Connections: Teens-Work-Money

Hello everyone,

Welcome to Monday’s Post from our favorite child psychologist, Dr. Valerie Allen, with some timely advice on helping your teens make the transition from childhood to adulthood. Dr. Allen, take it away…

Connections:  Teens-Work-Money


Dr. Valerie Allen

As teens approach adulthood there some basic aspects of independent living they must learn before heading out into the big world beyond family, friends, and high school. Responsibilities and expectations often go undiscussed. In regard to financial matters many teens seem to believe somehow the Good Fairy will provide. To prepare your teen for the risks and rewards he or she will be facing here are some talking points:

  1. Life at 18+: What are your expectations for your adult child? Do you plan to allow him/her to continue to live at home? What house rules will you have in place? If violated, what are the consequences? Will you be strong enough to enforce the stated consequences, if needed? If allowed to continue to live in your home, consideration should be given to rules,  mutual respect, use of appliances, sharing food, noise control, curfews, smoking, drugs, alcohol, overnight visitors, household chores, and financial contribution to the household, to name a few.
  • College, Training, Employment: What are your concerns about him or her continuing their education? Is college in the plans? Vocational/certificate programs? Peace Core/Military? Do you expect full time education after high school? Should they have a part time job while in school? How about a full time job combined with part time school? What is the consequence if he or she makes no real effort to attend classes or earn passing grades? What happens if they can’t find a job or get fired or quit unexpectedly? Do you have a deadline in place if your expectations are not met? Are you ready to help him or her on the big moving out day?
  • Transportation and Insurance: Does your youngster have a driver’s license? Will you allow him or her to use your vehicle? If so, this needs to be reported to your insurance carrier. Will you provide a car and auto insurance? Who owns the car? Is it a gift or do you expect him or her to pay you back for the car? Will you charge interest? Will they have to pay for their own car insurance, even if it is added to your insurance plan? Will you allow use of the car other than for school or employment? Will you allow them to have passengers, either under or over 18 years of age? Do you expect them to run errands for you, perhaps take a sibling to school, sports, or other activities?
  • Volunteering and Employment: Young adults should be up and out of the house, engaged in a worthy pursuit, whether in an educational program, as a volunteer, or as a paid employee. The benefits are similar, with the exception of remuneration. All require a level of commitment, to be on time, to be dressed appropriately, to complete tasks, and to meet quality control issues. Benefits include learning new skills, interacting with people of all ages and differing skill level, following directions, taking the initiative, being respectful, and showing support.
  • Money and Financial Responsibilities: The important foundation of money management includes these tasks, spend wisely, avoid debt, and build savings. Their money is just that, theirs. You cannot legally have any say so in how much they earn, how much they spend, or what they can and cannot purchase. You can specify their financial responsibilities while living in your home. This might include their car payment and insurance, purchasing their own food, paying rent or a portion of the utility bills, paying for use of the washer and dryer, and so on. You can also disallow items in your home that you do not approve of even if they bought it with their own money.
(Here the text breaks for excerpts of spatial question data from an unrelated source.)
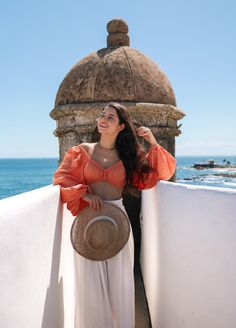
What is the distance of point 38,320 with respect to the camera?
1.64 metres

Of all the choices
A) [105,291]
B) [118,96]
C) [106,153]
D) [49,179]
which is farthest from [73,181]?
Result: [49,179]

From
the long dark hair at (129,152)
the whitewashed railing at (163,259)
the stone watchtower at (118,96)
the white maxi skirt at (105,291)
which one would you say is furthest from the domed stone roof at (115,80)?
the white maxi skirt at (105,291)

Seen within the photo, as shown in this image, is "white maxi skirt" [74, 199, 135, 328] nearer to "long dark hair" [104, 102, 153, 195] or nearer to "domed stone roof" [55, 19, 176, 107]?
"long dark hair" [104, 102, 153, 195]

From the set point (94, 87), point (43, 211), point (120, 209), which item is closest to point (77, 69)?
point (94, 87)

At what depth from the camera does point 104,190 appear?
8.04 feet

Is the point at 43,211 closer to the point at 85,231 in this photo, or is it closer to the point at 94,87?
the point at 85,231

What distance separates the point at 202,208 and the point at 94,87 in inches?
105

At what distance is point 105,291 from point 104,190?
73 centimetres

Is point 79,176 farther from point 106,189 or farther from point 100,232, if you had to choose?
point 100,232

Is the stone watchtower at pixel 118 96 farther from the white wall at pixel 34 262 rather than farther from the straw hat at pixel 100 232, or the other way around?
the white wall at pixel 34 262

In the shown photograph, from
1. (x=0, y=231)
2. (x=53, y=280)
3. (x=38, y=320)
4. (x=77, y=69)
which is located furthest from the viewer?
(x=77, y=69)

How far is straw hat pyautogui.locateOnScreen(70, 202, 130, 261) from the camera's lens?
2.22 meters

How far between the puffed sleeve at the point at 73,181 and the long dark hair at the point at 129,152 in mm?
362

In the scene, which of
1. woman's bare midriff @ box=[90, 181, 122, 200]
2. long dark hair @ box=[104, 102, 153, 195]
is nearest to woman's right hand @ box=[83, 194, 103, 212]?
woman's bare midriff @ box=[90, 181, 122, 200]
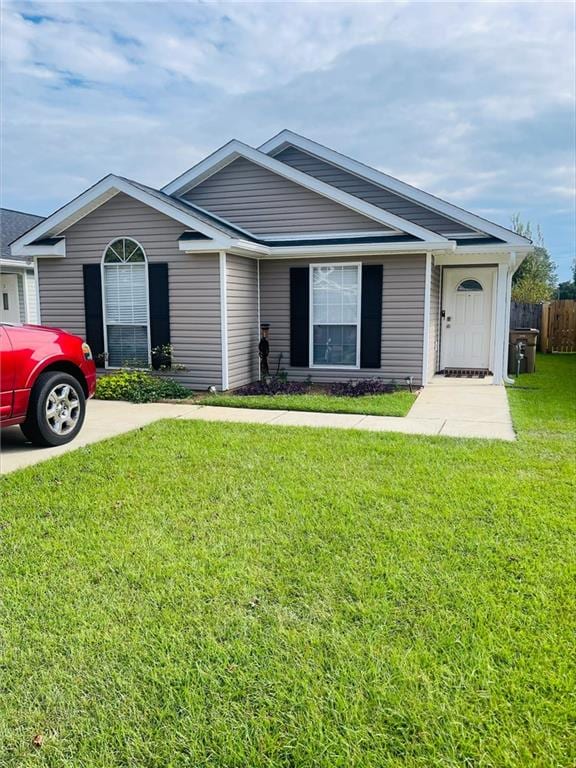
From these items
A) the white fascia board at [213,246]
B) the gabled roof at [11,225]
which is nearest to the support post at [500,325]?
the white fascia board at [213,246]

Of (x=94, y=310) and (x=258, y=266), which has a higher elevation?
(x=258, y=266)

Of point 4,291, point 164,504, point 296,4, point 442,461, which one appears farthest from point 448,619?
point 4,291

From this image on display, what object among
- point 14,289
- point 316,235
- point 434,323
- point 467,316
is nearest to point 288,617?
point 316,235

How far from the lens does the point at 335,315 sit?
437 inches

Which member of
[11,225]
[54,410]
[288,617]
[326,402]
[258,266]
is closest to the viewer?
[288,617]

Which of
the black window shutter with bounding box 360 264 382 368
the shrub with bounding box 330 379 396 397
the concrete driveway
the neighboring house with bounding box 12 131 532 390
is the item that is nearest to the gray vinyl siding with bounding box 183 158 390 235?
the neighboring house with bounding box 12 131 532 390

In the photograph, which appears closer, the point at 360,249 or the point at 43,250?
the point at 360,249

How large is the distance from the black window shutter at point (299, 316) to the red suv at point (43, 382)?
5046 mm

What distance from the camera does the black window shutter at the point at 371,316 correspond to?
35.0 feet

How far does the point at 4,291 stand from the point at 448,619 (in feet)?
63.3

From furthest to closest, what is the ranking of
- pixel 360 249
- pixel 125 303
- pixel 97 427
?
pixel 125 303, pixel 360 249, pixel 97 427

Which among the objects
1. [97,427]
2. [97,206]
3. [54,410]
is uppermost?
[97,206]

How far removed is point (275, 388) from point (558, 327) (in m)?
14.4

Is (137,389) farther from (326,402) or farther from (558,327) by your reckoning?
(558,327)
These are a few of the important points to discuss with your young adult to assist them to adjust to their new role in life. Clear communication will put them on a positive forward track and avoid conflict with family members.

~ ~ ~

Dr. Valerie Allen is a child psychologist in private practice. She  has published a self-help book,  ‘Beyond the Inkblots: Confusion to Harmony,’ two children’s chapter books, Summer School for Smarties” and “Bad Hair, Good Hat, New Friends ”  and  a  picture book  for beginning readers, “The Sun and The Moon.”  Oh yes, she has also raised six children!

Thank you, Dr. Allen. These are important points to consider.

Thank you, everyone, for stopping by my blog today. As always, likes, shares, and comments are much appreciated.

Take care

15 thoughts on “Connections: Teens-Work-Money

  1. I have had discussions with high school teachers who think that there should be a real-life experience class taught at school as some students may not learn these things at home.

    Liked by 5 people

  2. Awesome sound advice. My mom told me to start working part-time when I was 14 years old and I totally love it. I learned about budgeting, saving, networking with other adults and how a workplace works. I even knew about office politics before I graduate.